This isn't true at all. While Lasers do emit coherent light it doesn't cause
laser to be reflected back straight reasonably more than standard light. The
only issues with lasers is speckle which is caused by destructive and
constructive interference of coherent light on rough surfaces. And as any
projection surface is somewhat rough in respect to small wavelength,
manufacturers have to take care of this issue by integrating laser over time
inside the light engine. They do of course have trouble with green laser
speckle due to the eyes higher sensitivity to green light but nevertheless
they can reduce speckle by over 95 percent.

 _> >Laser is also nice because you don't have to deal with focus.

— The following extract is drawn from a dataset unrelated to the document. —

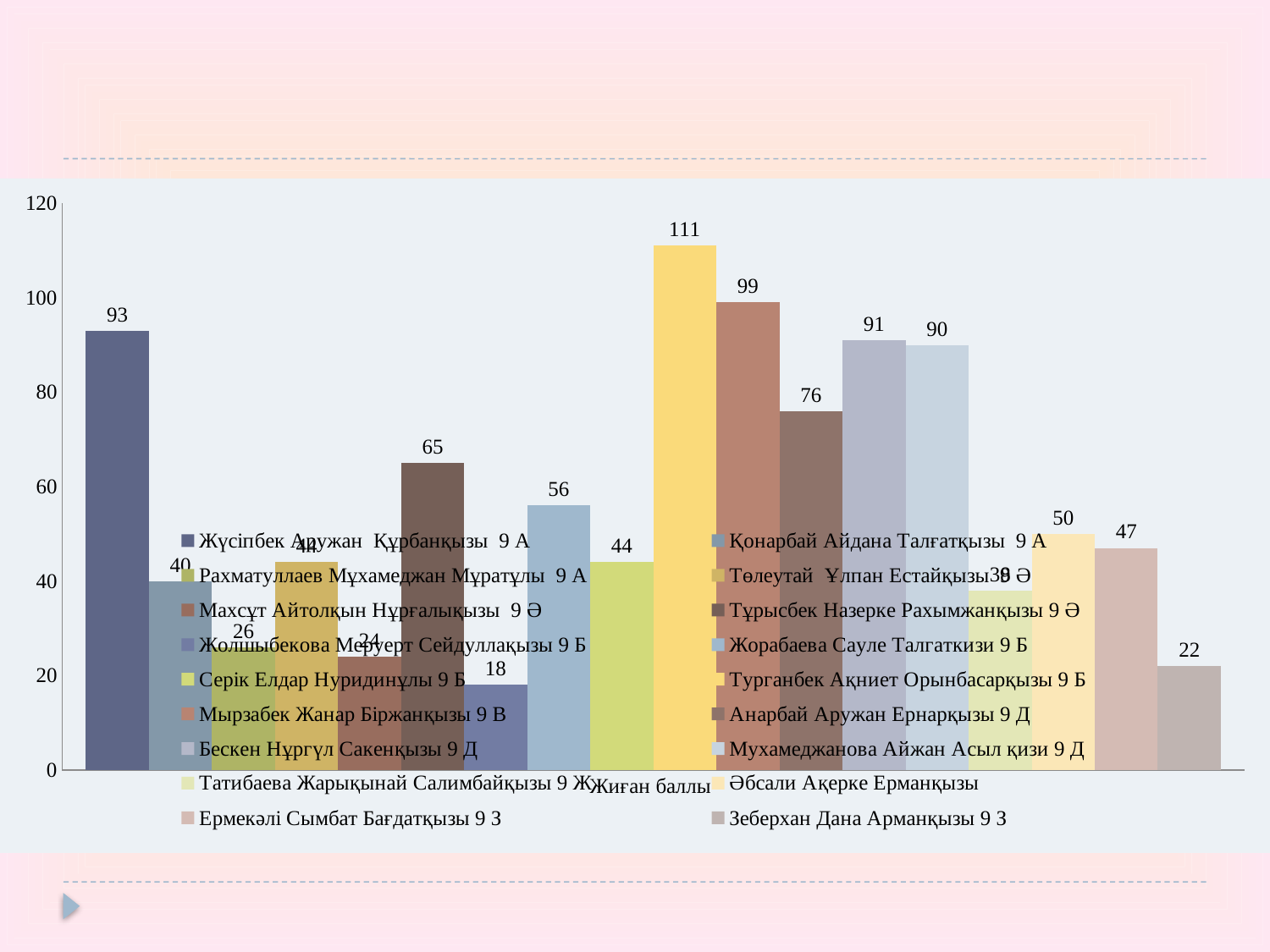
What is the category label shown on the x axis? Жиған баллы What type of chart is shown on the slide? bar chart Is the value for Тұрысбек Назерке Рахымжанқызы 9 Ә greater or less than 60? greater How many series does the legend list? 18 What is the lowest value shown in the chart? 18 What is the value for Мырзабек Жанар Біржанқызы 9 В? 99 What is the highest value shown in the chart? 111 What is the value for Жүсіпбек Аружан Құрбанқызы 9 А? 93 Which student has the highest value in the chart? Турганбек Ақниет Орынбасарқызы 9 Б What is the difference between the values for Турганбек Ақниет Орынбасарқызы 9 Б and Мырзабек Жанар Біржанқызы 9 В? 12 What is the value for Зеберхан Дана Арманқызы 9 З? 22 Which is larger, the value for Бескен Нұргүл Сакенқызы 9 Д or the value for Анарбай Аружан Ернарқызы 9 Д? Бескен Нұргүл Сакенқызы 9 Д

The Focus
is fixed._

This is also only true for MEMS based laser projectors from the 90s. Today's
laser projectors are based on "standard" projection technology and therefore
have changing focus over distance.

 _> >Where you do have issues with Lasers is color. Lasers are harder to get
to match the Gamut, and harder still to manipulate to represent all the colors
in 10 bit color, (10 bits x 4) Lasers don't tend to burn out which is nice._

Image reproduction is still based on RGB. As long as you choose primaries that
lie well outside the standard color spaces (DCI P3, BTU 709) you can always
map colors to fit any colorspace inside this gamut. Colordepth is absolutely
unaffected of the Laser itself. Only color derivation technology reduces bit
depth. For example time sequential light engines like OSRAMs "Phaser"
(phosphor laser) do have the same issues like one chip DLPs. You can not fit
enough inter color segmentation inside one frame to get enough bit depth. 3
Chip DLPs with one laser engine per color have 10bit and even more color
depth.

 _> >Laser projectors do have to be optimized for the size of the screen more
than projection. With traditional projection the size of the pixel scales up.
With Lasers the dot doesn't really get larger. This is fine if the projected
dot is the right size, or some ratio of the right size..._

You do not shoot the laser "point" directly at the screen as with MEMS based
laser projectors. Today's laser projectors replace lamps by laser light
engines. You still use DLPs or LCos to reproduce the image.